Test Sites is an on-going research project that explores the history of environmental Remote Sensing through data mining, mapping, and visualization. The project specifically attempts to ground this history in very real landscapes and territories by focusing on over the 300 geographic “Test Sites” that were used by federal and academic researchers during the creation of this field. It is at these locations that sensing technology found its practical applications, and where the first translation from environment to data occurred. Despite their importance, the test sites have not previously been foregrounded. Inspired by Michael Callon and Bruno Latour’s “Actor Network Theory,” Test Sites uses contemporary data analysis and visualization techniques to create a different history that focuses on the dynamic connections between individual researchers, their test sites, the institutional context of their work, and the specific technologies they used.
Between 1962 and 1975, researchers produced huge amounts of “grey literature” — project meeting minutes, technical status reports, organizational charts, conference proceedings, mission reports, chronological correspondence files, trade journals, sensor specifications, and others. <Test Sites> treats these materials as data to be mapped and visualized.

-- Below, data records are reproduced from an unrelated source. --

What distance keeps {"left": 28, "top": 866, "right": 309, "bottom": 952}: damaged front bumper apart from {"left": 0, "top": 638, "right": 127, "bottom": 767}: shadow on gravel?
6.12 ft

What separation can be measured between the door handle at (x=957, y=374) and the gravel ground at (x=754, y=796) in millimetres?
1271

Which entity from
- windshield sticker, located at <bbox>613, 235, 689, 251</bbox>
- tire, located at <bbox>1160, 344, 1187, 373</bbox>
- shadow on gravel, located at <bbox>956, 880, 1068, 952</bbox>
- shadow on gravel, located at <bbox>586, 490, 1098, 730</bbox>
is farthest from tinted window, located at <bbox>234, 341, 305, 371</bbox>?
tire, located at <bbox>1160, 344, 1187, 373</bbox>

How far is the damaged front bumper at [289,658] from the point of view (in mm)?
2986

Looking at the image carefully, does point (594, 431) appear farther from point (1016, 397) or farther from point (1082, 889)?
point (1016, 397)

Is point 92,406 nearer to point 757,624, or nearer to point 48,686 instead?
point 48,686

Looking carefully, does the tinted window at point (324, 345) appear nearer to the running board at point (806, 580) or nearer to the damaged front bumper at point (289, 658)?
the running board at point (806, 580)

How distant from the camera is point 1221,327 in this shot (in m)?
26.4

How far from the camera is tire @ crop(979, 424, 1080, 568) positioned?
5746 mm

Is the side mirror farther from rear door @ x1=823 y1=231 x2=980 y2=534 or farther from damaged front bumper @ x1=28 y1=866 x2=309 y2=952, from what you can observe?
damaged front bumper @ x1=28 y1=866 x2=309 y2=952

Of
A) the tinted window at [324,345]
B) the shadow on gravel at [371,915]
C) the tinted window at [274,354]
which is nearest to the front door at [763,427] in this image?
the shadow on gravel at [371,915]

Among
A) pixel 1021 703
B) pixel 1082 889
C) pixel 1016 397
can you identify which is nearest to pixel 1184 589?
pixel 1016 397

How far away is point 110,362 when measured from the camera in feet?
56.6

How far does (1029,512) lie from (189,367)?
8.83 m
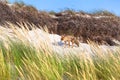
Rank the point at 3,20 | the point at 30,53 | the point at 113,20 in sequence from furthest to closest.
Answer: the point at 113,20 → the point at 3,20 → the point at 30,53

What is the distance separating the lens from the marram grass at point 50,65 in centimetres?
446

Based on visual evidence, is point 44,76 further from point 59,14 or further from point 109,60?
point 59,14

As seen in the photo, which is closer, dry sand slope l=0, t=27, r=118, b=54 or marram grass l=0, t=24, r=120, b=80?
marram grass l=0, t=24, r=120, b=80

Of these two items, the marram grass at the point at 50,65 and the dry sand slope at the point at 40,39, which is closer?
the marram grass at the point at 50,65

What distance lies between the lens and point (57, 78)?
4480mm

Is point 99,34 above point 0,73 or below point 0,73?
below

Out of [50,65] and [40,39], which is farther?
[40,39]

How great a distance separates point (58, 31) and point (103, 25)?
175cm

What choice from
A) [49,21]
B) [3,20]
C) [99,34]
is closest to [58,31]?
[49,21]

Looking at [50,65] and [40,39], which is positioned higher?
[40,39]

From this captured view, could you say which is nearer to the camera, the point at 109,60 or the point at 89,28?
the point at 109,60

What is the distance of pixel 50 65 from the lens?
196 inches

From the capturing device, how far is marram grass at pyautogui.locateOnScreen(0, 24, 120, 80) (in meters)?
4.46

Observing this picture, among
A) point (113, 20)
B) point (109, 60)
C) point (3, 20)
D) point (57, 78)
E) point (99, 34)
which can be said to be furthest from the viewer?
point (113, 20)
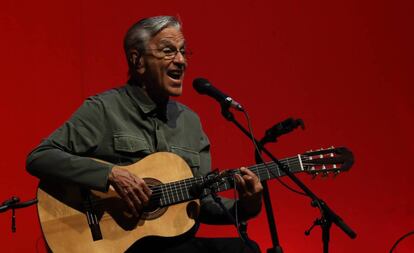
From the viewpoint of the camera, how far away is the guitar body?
2350 millimetres

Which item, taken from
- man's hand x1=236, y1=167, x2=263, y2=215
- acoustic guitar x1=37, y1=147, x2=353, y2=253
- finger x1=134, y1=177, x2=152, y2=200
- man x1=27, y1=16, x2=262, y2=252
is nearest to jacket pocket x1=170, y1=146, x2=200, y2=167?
man x1=27, y1=16, x2=262, y2=252

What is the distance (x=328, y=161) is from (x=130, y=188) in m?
0.91

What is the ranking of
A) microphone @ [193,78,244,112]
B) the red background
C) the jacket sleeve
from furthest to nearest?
the red background, the jacket sleeve, microphone @ [193,78,244,112]

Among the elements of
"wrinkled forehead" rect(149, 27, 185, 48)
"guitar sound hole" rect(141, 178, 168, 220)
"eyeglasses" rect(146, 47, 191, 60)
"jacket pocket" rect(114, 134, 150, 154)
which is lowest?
"guitar sound hole" rect(141, 178, 168, 220)

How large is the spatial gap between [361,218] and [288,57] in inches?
47.2

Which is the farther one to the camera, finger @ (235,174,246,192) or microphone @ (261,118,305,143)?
finger @ (235,174,246,192)

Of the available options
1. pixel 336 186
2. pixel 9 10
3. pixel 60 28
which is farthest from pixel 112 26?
pixel 336 186

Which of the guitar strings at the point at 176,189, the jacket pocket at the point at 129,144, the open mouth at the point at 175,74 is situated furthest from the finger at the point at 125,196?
the open mouth at the point at 175,74

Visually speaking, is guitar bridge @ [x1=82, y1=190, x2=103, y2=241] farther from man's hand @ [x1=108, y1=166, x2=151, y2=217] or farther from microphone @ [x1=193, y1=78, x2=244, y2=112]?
microphone @ [x1=193, y1=78, x2=244, y2=112]

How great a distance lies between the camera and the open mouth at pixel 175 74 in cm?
282

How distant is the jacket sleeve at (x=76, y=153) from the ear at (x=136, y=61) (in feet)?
0.97

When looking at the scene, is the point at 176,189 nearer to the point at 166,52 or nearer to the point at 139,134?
the point at 139,134

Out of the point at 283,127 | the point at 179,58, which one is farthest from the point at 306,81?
the point at 283,127

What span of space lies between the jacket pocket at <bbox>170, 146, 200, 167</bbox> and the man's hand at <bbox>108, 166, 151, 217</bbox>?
16.5 inches
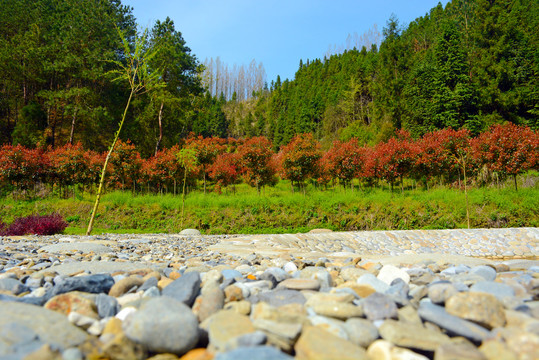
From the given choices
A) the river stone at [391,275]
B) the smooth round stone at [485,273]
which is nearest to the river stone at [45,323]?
the river stone at [391,275]

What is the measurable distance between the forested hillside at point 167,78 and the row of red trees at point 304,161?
5506 mm

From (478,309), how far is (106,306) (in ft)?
6.02

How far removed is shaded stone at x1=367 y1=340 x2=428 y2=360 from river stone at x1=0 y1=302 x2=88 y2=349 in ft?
3.96

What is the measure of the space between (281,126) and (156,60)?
24.0 metres

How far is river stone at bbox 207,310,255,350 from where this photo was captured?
1.18m

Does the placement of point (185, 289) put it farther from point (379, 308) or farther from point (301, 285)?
point (379, 308)

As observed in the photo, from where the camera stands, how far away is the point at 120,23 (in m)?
23.5

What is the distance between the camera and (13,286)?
1.94m

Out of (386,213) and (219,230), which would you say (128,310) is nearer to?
(219,230)

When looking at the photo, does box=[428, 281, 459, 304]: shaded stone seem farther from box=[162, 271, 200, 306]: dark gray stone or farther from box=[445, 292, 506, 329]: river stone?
box=[162, 271, 200, 306]: dark gray stone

Though this material is rarely considered a ‘dataset,’ it is precisely where the historical information resides. Over the last four years, I have engaged in intensive archival research to assemble a vast repository of these documents. By translating grey literature into geospatial data, we can follow researchers through their physical test sites, their collaborations, their institutional affiliations, and how they wrote about their subject over time. I believe this will produce completely new findings about an important moment in the history of the environment.

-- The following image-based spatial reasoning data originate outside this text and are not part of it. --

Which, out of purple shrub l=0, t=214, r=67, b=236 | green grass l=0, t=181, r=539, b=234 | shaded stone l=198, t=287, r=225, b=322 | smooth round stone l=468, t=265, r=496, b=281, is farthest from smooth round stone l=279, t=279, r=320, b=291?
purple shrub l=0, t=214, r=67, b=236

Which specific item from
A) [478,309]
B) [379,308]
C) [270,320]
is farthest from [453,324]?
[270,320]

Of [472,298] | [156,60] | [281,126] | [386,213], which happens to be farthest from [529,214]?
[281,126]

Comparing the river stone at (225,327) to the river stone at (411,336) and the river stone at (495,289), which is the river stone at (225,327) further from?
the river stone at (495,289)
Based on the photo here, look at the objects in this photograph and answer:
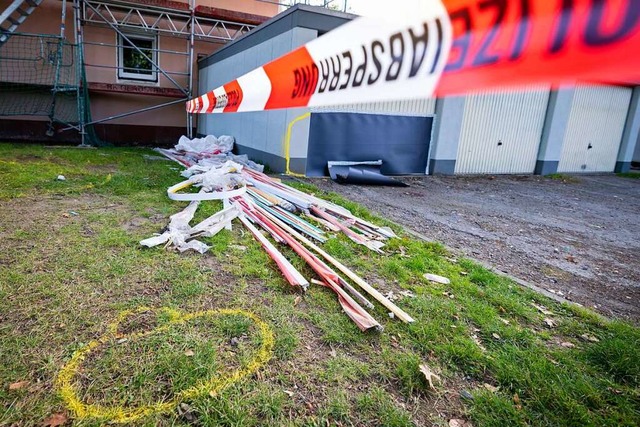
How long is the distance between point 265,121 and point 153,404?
828 centimetres

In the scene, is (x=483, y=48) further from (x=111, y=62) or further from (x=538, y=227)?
(x=111, y=62)

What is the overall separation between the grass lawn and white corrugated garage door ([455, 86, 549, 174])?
338 inches

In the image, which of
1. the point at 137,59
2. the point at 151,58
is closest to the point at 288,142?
the point at 151,58

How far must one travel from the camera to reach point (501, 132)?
479 inches

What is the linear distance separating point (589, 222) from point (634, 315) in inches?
168

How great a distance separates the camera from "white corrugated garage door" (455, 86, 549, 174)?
11547mm

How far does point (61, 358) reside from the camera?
214cm

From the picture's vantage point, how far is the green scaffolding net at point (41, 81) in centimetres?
1169

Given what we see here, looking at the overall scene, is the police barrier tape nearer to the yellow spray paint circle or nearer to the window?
the yellow spray paint circle

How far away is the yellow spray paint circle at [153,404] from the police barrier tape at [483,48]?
1.53 meters

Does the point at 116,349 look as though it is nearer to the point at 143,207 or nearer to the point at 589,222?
the point at 143,207

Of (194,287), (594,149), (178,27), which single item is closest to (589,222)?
(194,287)

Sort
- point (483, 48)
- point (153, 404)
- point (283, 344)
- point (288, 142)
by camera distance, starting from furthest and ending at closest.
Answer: point (288, 142) < point (283, 344) < point (153, 404) < point (483, 48)

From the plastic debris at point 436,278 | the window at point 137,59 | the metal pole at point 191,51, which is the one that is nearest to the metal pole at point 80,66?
the window at point 137,59
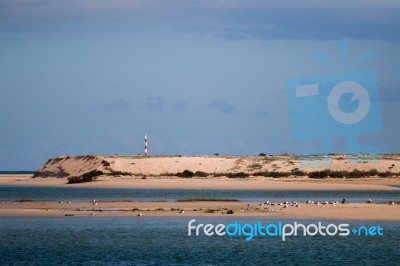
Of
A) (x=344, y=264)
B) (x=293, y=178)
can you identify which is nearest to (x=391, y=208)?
(x=344, y=264)

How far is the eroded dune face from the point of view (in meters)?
100

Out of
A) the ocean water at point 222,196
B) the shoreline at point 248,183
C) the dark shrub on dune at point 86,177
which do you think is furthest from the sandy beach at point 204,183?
the ocean water at point 222,196

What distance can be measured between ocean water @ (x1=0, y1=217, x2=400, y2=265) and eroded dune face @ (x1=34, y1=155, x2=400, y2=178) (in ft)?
191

A main component of Test Sites is an Ontological Database. Warning Office has been analyzing the above-mentioned grey literature and are translating these documents into a series of entities and relationships that the database tracks over space and time. (The database is not merely a repository of documents, it instead uses the documents to create an ontology, or representation of individual actors and the spatio-temporal relationships among them.) On its own, a single instance of a document is not very useful for creating a larger story of the environment. However, as an ensemble, they allow us to trace the vast network of social and spatial associations that brought Remote Sensing into being.